### EXERCISE PROMPT:
A precise copy of the data is required, with every picture left out.

(Beginning of GIVEN RECORDS)

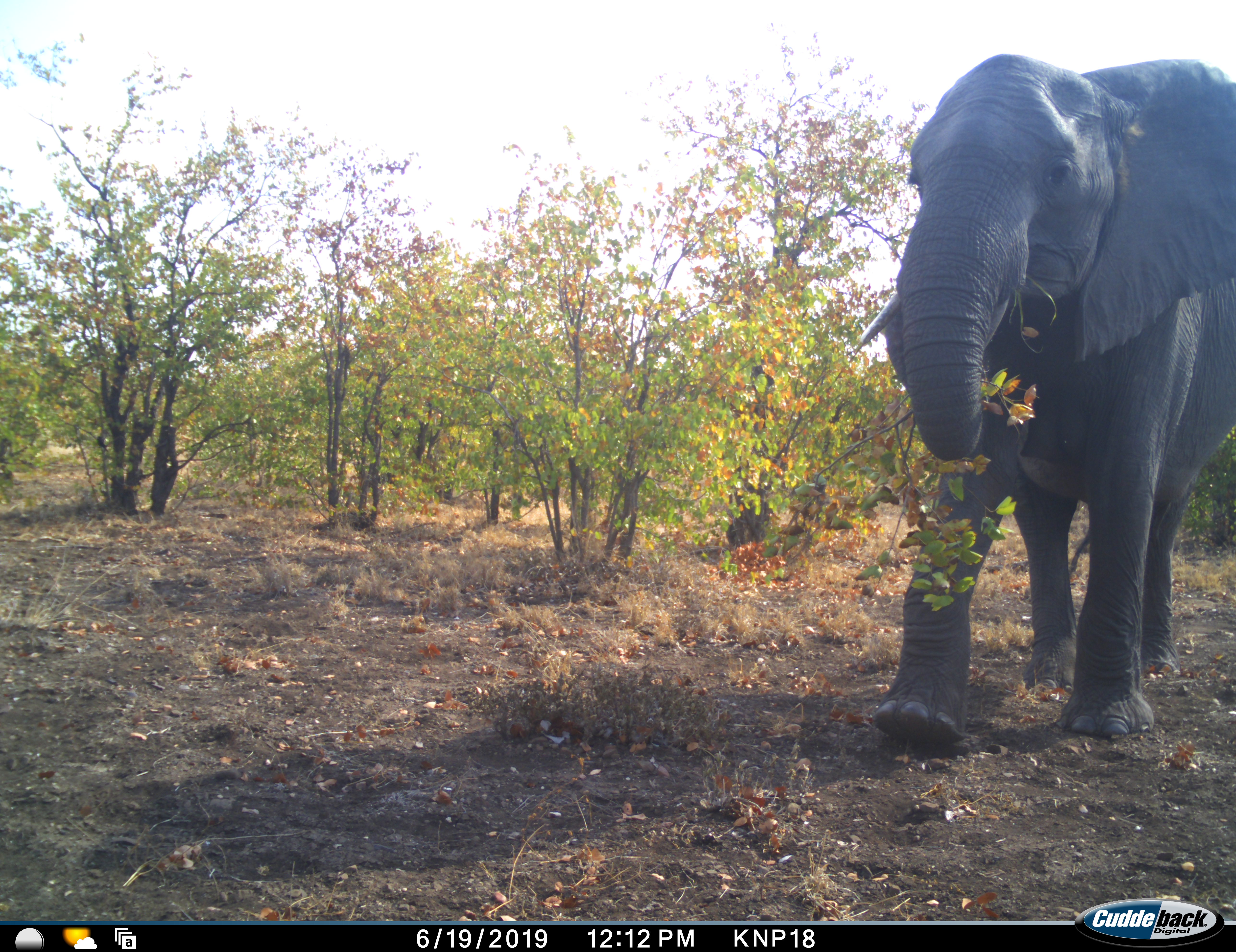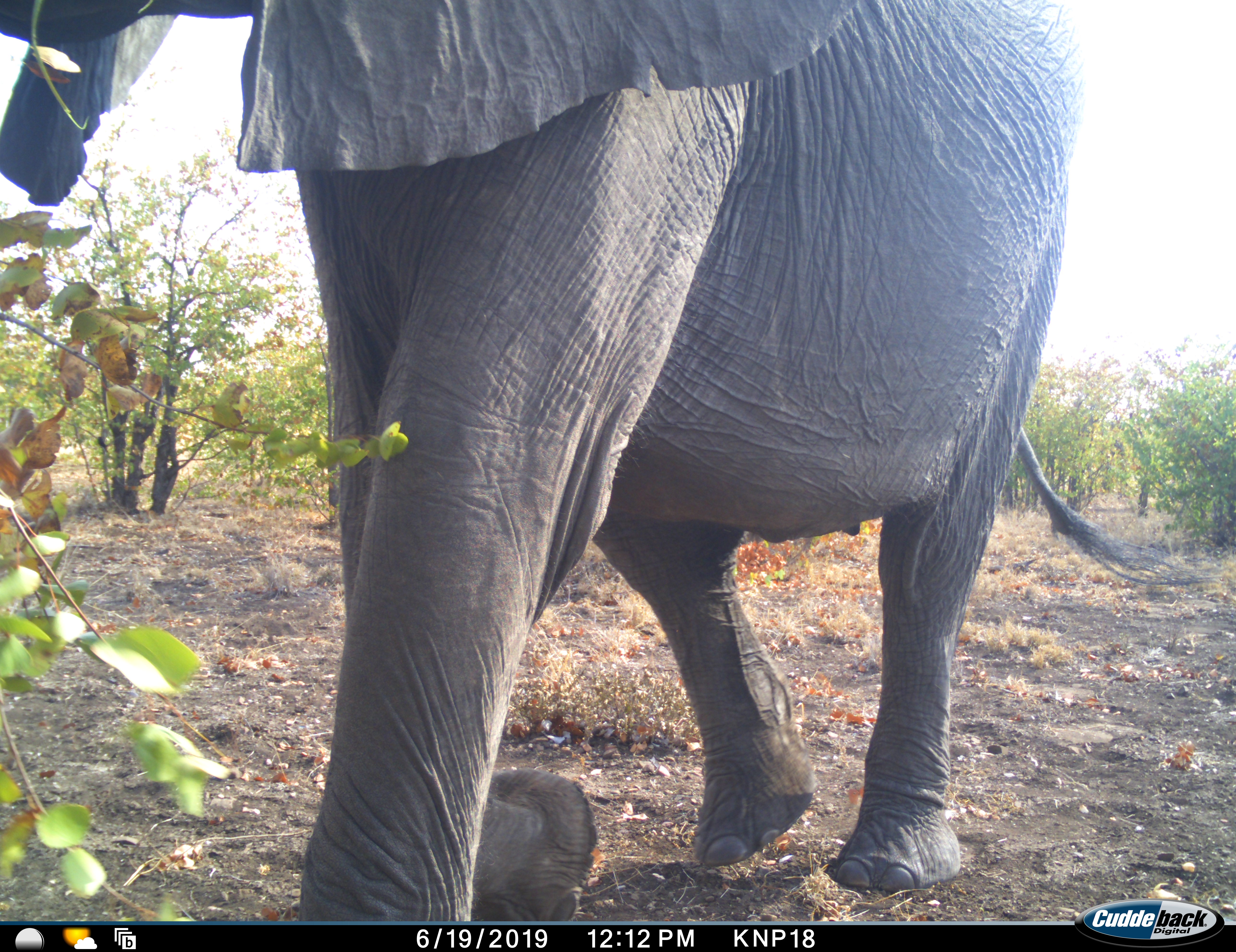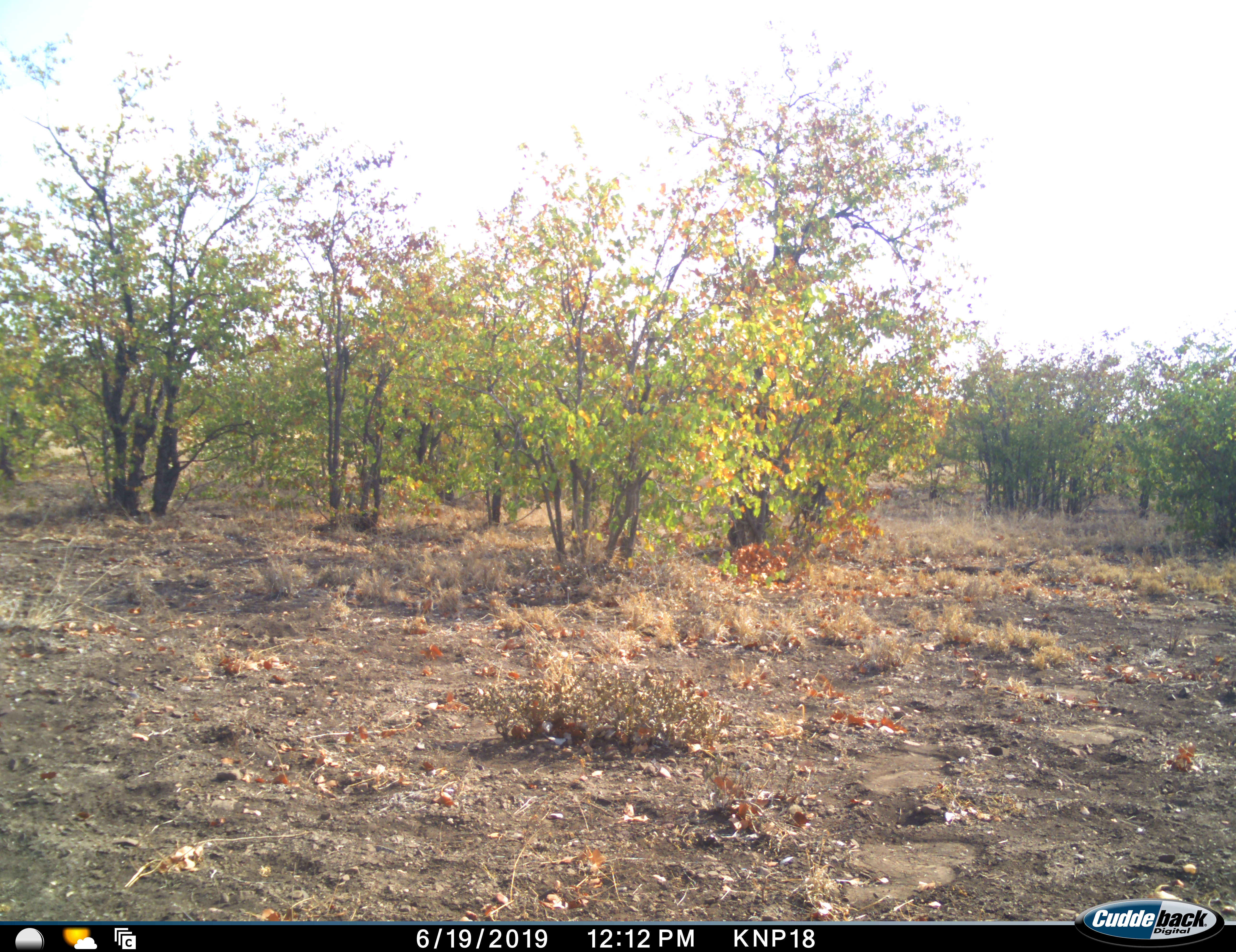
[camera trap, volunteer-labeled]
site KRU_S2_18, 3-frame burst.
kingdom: Animalia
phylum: Chordata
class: Mammalia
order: Proboscidea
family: Elephantidae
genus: Loxodonta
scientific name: Loxodonta africana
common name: african bush elephant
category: elephant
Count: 1.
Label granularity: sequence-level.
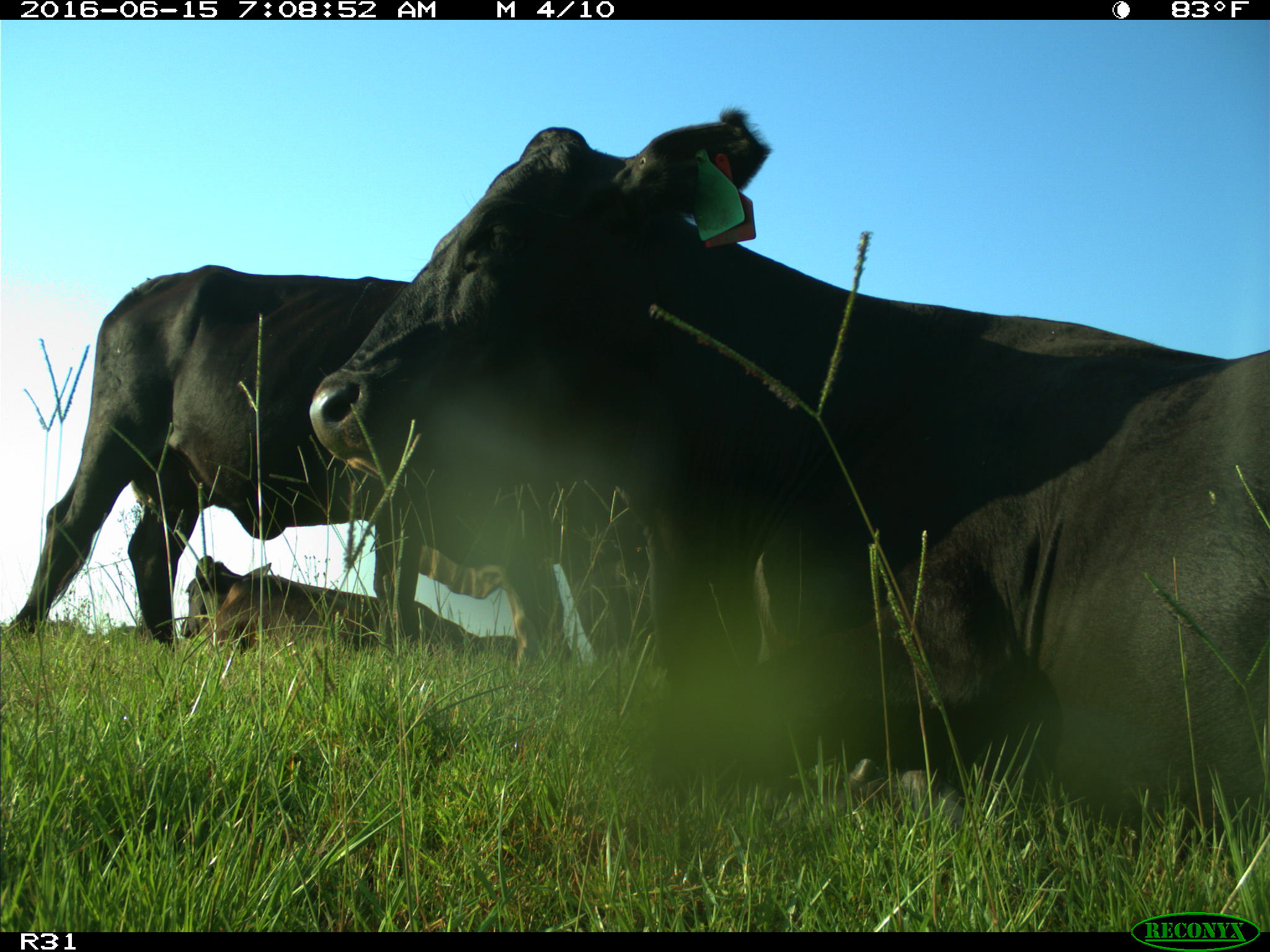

(End of GIVEN RECORDS)

### EXERCISE RESULT:
[camera trap, volunteer-labeled]
site KRU_S2_18, 3-frame burst.
kingdom: Animalia
phylum: Chordata
class: Mammalia
order: Proboscidea
family: Elephantidae
genus: Loxodonta
scientific name: Loxodonta africana
common name: african bush elephant
category: elephant
Count: 1.
Label granularity: sequence-level.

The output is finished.